Recently, I went to an art museum, Nelson-Atkins Museum of Art, with my three and five-year-old sons. I love this museum and -- before my kids -- use to be a regular visitor as well as a member of their sponsorship program. But after I had my children I did not have the time or courage to dare a visit. My sisters have older children and thought a visit would be fun for them and begged me to go. So after a little research and planning I was able to have an enjoyable visit after all. If you are braving a visit to a museum, such as the Nelson-Atkins, Kemper, or World War I Museum, make sure to follow these simple tips for your peace-of-mind.
Limit your time.
Some museums are free, while others are not. If you are visiting a museum that has free admission, such as Nelson-Atkins Museum of Art, Kemper Museum of Contemporary Art, or Shoal Creek Living History Museum limit your time to 30 minutes to a couple of hours max since you can always come back another day. It will make the visit more memorable and keep from exhausting yourself or your kids.
If you will be paying for the visit, such as at the Museum at Prairiefire: American Museum of Natural History or Union Station – Science City or their exhibits -- make sure to do extensive research, confirming they have activities and children’s programs your kids will like, are age appropriate, and will keep your child’s interest for three or more hours.
Research websites for children programs and events.
Most museums have programs and events for kids. Nelson-Atkins has a Kids+Family=Fun program that includes family guides about the artwork that focusses on the Egyptian, Chinese and African galleries. They also have a scavenger hunt, events, studios, classes, tips and festivals.
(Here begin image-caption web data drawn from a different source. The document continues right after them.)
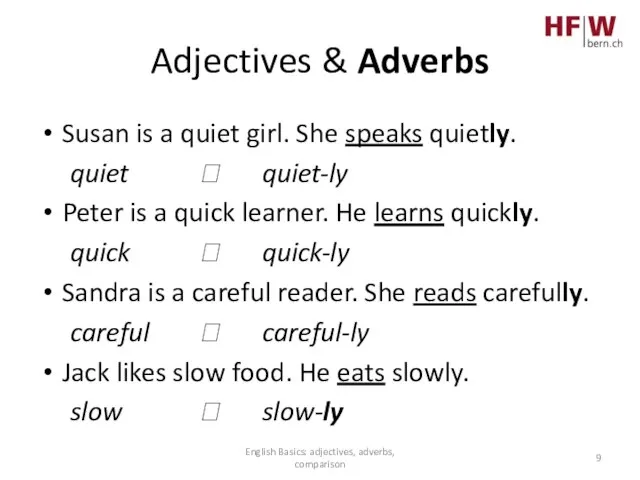 Adjectives & Adverbs Susan is a quiet girl. She speaks quietly. quiet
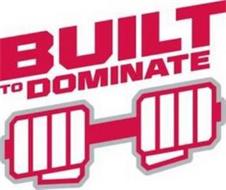 BUILT TO DOMINATE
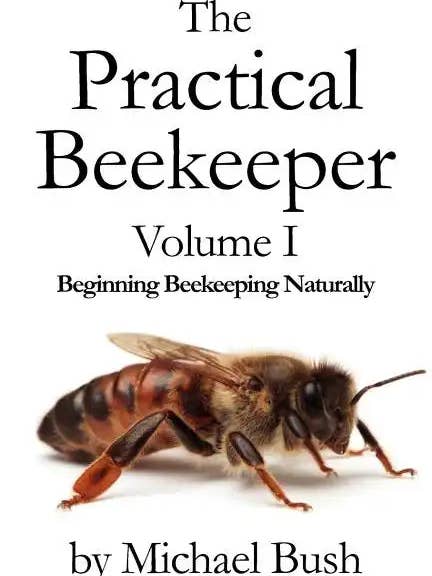 The Practical Beekeeper Volume I Beginning Beekeeping Naturally - Paperback for wholesale by Books by splitShops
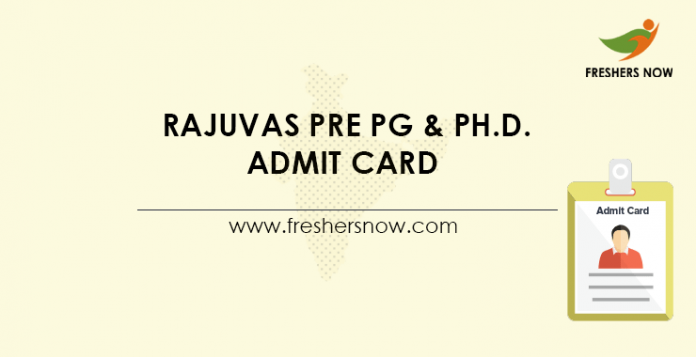 RAJUVAS Pre PG & Ph.D. Admit Card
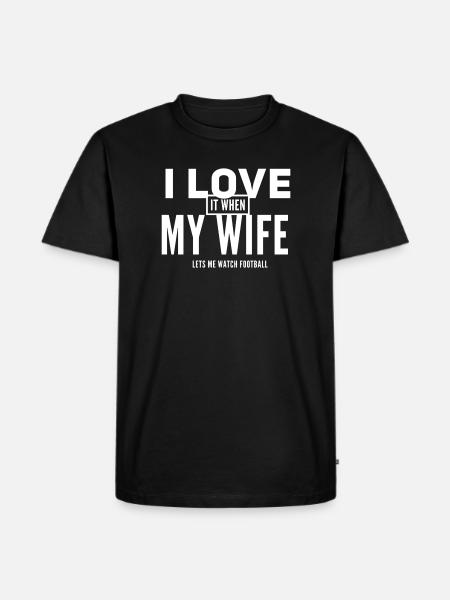 Ik Hou Van Mijn Vrouw Football Design - Herre Premium økologisk T-shirt - sort
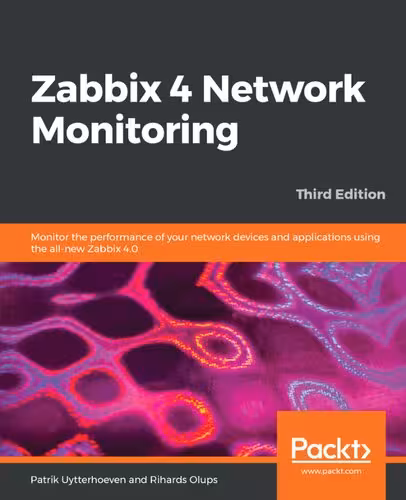 خرید و دانلود نسخه کامل کتاب Zabbix 4 Network Monitoring: Monitor the performance of your network devices and applications using the all-new Zabbix 4.0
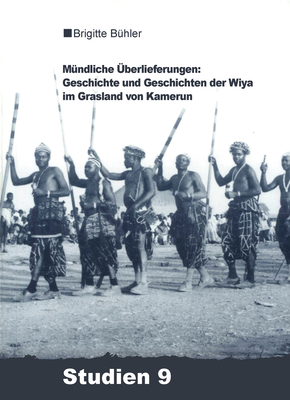 Mndliche berlieferungen: Geschichte Und Geschichten Der Wiya Im Grasland Von Kamerun - Bhler-Probst, Brigitte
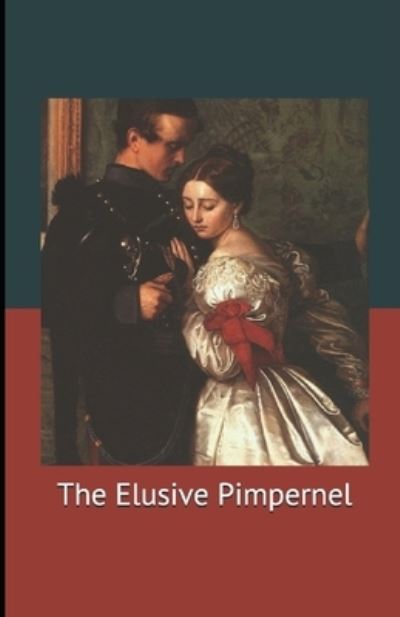 Cover for Baroness Emmuska Orczy · The Elusive Pimpernel Illustrated (Paperback Book) (2021)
If you are visiting a museum checkout their website and look around for any family and children programs they offer, listed are some websites for local museums for your convenience:
Expect to be monitored.
You’ll be around very expensive and priceless works of art and artifacts, therefore the volunteers and security will be monitoring you and children closer than other patrons without or with older children. Don’t take offense to this because, after all, as parents we know that children under five are unpredictable. Instead look at the bright side; it’s nice to know there will be another set of eyes on your adventure seekers.